## O que fazer
1. Renomeie "Marx" como "Lênin" ao reproduzir o texto sobre a esquerda francesa de "A dimensão política" a "pela política moderna.".
2. Dê continuidade ao texto sobre a esquerda francesa a partir do ponto em que ele termina.

## Trecho do documento
########################################
A dimensão política que insiste em se mostrar ao lado da aparente inocência é o fato de a catarse não ter sido coisa de plateia, mas proveniente do palco onde se apresentava um líder. E sobra ainda lugar para notar o paradoxo entre a sonora mensagem internacionalista e o apelo nacionalista que compõe a atitude política antiglobalista daquela parte da esquerda francesa. Nota dissonante que, como um fantasma, nunca se afastou da alma dividida de movimentos, partidos e estados que, seja na antiga Rússia, seja, ainda hoje, na nossa América Latina, ou numa “outra” Europa, insubmissa e de olhos fixos no levante, invocam Marx como antagônico à cultura democrática transmitida pela política moderna.

Supor absoluta e classista uma maioria eleitoral conquistada em contexto de pluralismo funciona como insubmissão a este e como insinuação de uma França com bandeira de uma só cor. Metáfora de sentido denotador de uma pretensão hegemônica, desafiadora da mensagem inequívoca dos eleitores franceses, que recusaram dar a qualquer força política, em particular, uma maioria sequer próxima à maioria política que a Constituição do país estipula como necessária para que um governo atue sem risco de não confiança do Parlamento. A este a regra concede a prerrogativa de aceitar, ou não, um governo de maioria simples. O entendimento político é que decidirá se essa prerrogativa da maioria parlamentar - ou mesmo a do presidente da República de chamar a frente vitoriosa para formar o governo - será usada para aceitar ou recusar um governo minoritário de esquerda, caso o entendimento não produza uma maioria. No caso de aceitação de um governo minoritário na Assembleia, o presidente da República poderá convocar novas eleições, em um ano. Claro que no caso de a esquerda decidir por um governo minoritário, o bom senso e o compromisso com as regras, com a democracia e com a governabilidade mandam que o presidente aceite essa decisão, sem precisar curvar-se. Mas se um ano é pouco para uma força política dizer a que veio, pode ser uma eternidade para o país, se um governo parlamentar sem apoio parlamentar tiver que lidar com paralisia decisória e insatisfação social. Em contextos assim, o pavio do sistema semipresidencialista é mais curto que o do presidencialista. A esquerda, se estiver mesmo pronta e disposta a governar, será a primeira a ter interesse em poupar a França desse cenário.

A real grandeza da nova frente popular

Tudo isso está certamente em cálculos da esquerda vencedora nas urnas, sugerindo-lhe moderação. Mas transparece, nas falas iniciais de Mélenchon, o ânimo de quem parece ter conquistado maioria absoluta. O vencedor de fala invencível. Para medir até que ponto é só apelo retórico ou um programa voluntarista que se quer visionário, pois enxerga portantos em poréns, é preciso que também a plateia preste atenção em números da vitória da “França Insubmissa” e compreenda sua dupla relatividade, uma interna e outra externa ao conjunto da esquerda reunida na “Nova Frente Popular”.
########################################
## Segmento de dados
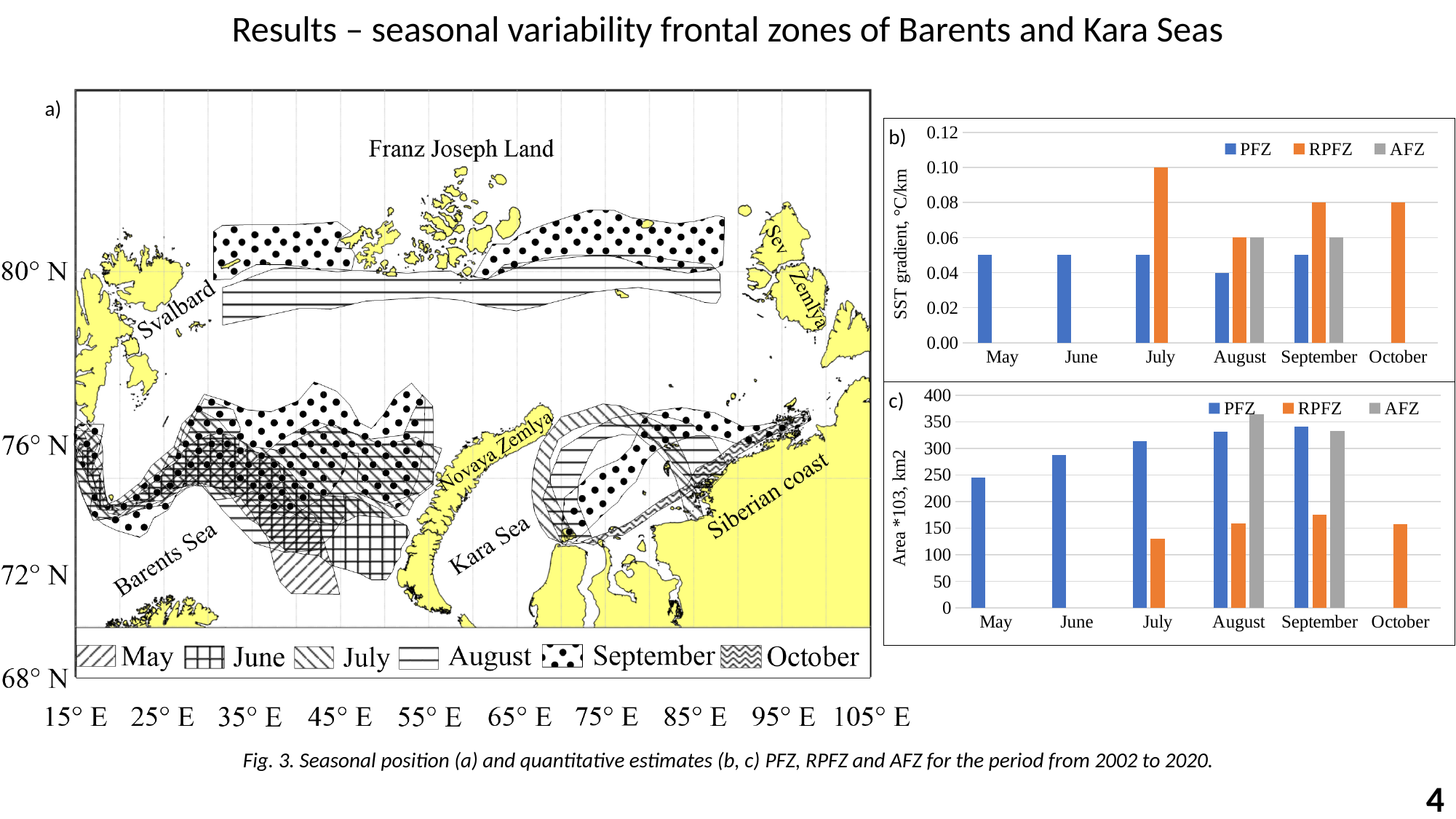
In chart b), what is the SST gradient for RPFZ in July? 0.10 In chart b), how many series does the legend list? 3 In chart c), does the PFZ area rise or fall from May to September? rise In chart b), which series has the highest bar in July? RPFZ In chart c), which series has the highest bar in August? AFZ In chart c), is the area for RPFZ in July greater or less than 150? less What kind of chart is chart c)? bar chart In chart c), which series has the lowest bar in July? RPFZ In chart c), how many months are shown on the x axis? 6 In chart c), is the area for PFZ in June greater or less than 250? greater In chart b), what is the SST gradient for PFZ in August? 0.04 In chart c), is the area for PFZ in July greater or less than 300? greater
########################################
## Resultados do exercício
1.
A dimensão política que insiste em se mostrar ao lado da aparente inocência é o fato de a catarse não ter sido coisa de plateia, mas proveniente do palco onde se apresentava um líder. E sobra ainda lugar para notar o paradoxo entre a sonora mensagem internacionalista e o apelo nacionalista que compõe a atitude política antiglobalista daquela parte da esquerda francesa. Nota dissonante que, como um fantasma, nunca se afastou da alma dividida de movimentos, partidos e estados que, seja na antiga Rússia, seja, ainda hoje, na nossa América Latina, ou numa “outra” Europa, insubmissa e de olhos fixos no levante, invocam Lênin como antagônico à cultura democrática transmitida pela política moderna.

2.
A maioria é relativa, internamente, porque a “França Insubmissa” de Mélenchon expressa 40% da força parlamentar que a frente de esquerda conquistou nas urnas. Logo a seguir - com 32% dos 182 deputados que essa frente elegeu - vem o tradicional PS, partido de esquerda moderada, de inclinação social-democrata e alguma tradição europeísta. Com longa experiência de poder e chances de vir a ter um quadro seu como primeiro-ministro do governo a ser formado, o PS foi uma das duas forças que cresceram, nessas eleições, dentro da esquerda. A outra foi o partido dos ecologistas, que também poderá vir a indicar alguém para aquele cargo. Enquanto a FI estacionou, perdendo uma cadeira, ambas mais que dobraram o número de assentos que ocupam na composição atual da Assembleia. O PS sinaliza recuperação, após a queda livre sofrida em 2017. O peso parlamentar dos ecologistas também está se tornando ponderável (15 % da frente), com uma bancada três vezes maior que a do longevo e lendário PC, cuja representatividade recuou mais, como parte de um declínio sustentado no tempo.

É possível dizer, portanto (e aqui não existe porém), que se está diante de uma consorciação em equilíbrio de forças, viés de moderação e que, por isso, talvez esteja também em processo de negociação interna. Por mais que os holofotes ainda acendam sobre declarações de Mélenchon, parece provisória a sua condição de porta-voz do conjunto. A situação não facilita longa vida a arroubo hegemônico da força individualmente maior, sob pena de quebrar uma aliança muito recente, formada praticamente no improviso, para responder ao desafio da convocação precoce das eleições, pelo presidente Macron. Faz pouco tempo que as duas maiores forças hoje aliadas nessa frente estavam divididas quanto à questão do conflito Israel x Hamas e outros temas importantes do contexto europeu. A unidade recente é importante para todos e requer zelo pluralista dos que compartilham a vitória.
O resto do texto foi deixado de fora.